> DIRECTIONS FOR THIS TASK
Write out the following lines unchanged, starting with the line that contains "Among options" and ending with the line that contains "1435 millimetres", both included.

BEGIN INFORMATION PROVIDED

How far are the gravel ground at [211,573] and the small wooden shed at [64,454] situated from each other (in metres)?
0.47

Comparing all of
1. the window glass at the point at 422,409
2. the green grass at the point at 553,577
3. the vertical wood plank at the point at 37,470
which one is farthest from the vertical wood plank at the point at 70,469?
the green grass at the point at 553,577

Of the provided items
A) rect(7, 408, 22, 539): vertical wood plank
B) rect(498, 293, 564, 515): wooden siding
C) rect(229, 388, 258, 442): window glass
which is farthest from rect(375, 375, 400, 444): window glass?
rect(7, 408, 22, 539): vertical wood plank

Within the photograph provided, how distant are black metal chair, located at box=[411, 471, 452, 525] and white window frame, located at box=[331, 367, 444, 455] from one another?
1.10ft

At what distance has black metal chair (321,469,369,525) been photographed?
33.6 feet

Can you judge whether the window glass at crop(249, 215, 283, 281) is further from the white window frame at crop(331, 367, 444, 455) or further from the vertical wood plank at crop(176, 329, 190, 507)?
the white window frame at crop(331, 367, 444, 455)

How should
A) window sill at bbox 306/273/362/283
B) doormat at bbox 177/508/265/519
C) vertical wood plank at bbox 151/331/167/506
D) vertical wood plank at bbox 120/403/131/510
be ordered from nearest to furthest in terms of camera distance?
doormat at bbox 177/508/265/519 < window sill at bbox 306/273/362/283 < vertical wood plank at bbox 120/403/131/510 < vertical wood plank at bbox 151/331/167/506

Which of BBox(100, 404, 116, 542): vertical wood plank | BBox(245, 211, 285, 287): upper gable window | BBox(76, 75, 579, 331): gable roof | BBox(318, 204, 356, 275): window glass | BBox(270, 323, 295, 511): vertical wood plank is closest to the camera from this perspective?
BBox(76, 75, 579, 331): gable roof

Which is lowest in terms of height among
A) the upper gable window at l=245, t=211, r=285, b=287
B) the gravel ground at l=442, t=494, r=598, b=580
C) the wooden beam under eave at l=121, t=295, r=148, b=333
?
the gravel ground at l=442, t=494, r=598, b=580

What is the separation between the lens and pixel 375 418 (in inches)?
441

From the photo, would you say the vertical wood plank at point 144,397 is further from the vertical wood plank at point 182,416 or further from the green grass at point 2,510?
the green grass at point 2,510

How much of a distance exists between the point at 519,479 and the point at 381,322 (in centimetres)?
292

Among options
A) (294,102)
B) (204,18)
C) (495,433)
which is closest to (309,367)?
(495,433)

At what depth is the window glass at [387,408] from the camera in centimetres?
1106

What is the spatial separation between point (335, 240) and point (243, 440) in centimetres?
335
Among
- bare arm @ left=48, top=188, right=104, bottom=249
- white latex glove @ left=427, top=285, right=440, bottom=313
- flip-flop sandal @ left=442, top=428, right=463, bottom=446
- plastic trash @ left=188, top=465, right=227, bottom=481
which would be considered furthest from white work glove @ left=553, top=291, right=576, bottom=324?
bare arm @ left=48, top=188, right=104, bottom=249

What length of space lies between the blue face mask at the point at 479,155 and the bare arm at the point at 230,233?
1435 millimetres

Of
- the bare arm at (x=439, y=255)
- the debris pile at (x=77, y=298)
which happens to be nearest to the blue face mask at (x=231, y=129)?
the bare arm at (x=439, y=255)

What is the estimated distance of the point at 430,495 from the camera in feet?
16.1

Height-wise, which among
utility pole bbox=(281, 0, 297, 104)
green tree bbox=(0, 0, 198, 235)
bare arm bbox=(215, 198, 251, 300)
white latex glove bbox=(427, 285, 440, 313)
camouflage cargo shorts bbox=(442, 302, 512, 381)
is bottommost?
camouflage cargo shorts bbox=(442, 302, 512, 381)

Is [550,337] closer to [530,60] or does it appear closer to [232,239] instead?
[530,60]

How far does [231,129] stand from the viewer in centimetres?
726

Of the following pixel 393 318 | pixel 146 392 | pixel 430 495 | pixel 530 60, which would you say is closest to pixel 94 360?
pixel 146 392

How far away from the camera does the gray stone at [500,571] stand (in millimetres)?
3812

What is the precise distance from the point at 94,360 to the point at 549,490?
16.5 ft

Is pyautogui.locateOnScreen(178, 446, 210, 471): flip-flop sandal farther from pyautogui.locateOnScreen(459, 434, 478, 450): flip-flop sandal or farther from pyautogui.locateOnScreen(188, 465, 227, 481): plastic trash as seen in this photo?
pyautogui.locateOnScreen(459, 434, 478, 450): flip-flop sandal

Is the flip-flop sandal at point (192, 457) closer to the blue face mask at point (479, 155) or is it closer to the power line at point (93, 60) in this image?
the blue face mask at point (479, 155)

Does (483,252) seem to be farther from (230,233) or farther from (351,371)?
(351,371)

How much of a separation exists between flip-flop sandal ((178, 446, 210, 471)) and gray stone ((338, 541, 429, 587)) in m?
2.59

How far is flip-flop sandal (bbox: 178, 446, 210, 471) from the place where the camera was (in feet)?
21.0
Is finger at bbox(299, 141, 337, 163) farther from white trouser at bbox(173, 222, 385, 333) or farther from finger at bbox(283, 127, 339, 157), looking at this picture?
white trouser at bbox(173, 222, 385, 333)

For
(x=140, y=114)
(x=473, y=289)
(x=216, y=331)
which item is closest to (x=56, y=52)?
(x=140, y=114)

END INFORMATION PROVIDED

> ANSWER TO THIS PROBLEM
Among options
A) (294,102)
B) (204,18)
C) (495,433)
which is closest to (309,367)?
(495,433)

At what depth is the window glass at [387,408] from the camera in centimetres?
1106

What is the spatial separation between point (335, 240) and point (243, 440) in centimetres?
335
Among
- bare arm @ left=48, top=188, right=104, bottom=249
- white latex glove @ left=427, top=285, right=440, bottom=313
- flip-flop sandal @ left=442, top=428, right=463, bottom=446
- plastic trash @ left=188, top=465, right=227, bottom=481
which would be considered furthest from white work glove @ left=553, top=291, right=576, bottom=324?
bare arm @ left=48, top=188, right=104, bottom=249

What length of space lies between the blue face mask at the point at 479,155 and the bare arm at the point at 230,233?
1435 millimetres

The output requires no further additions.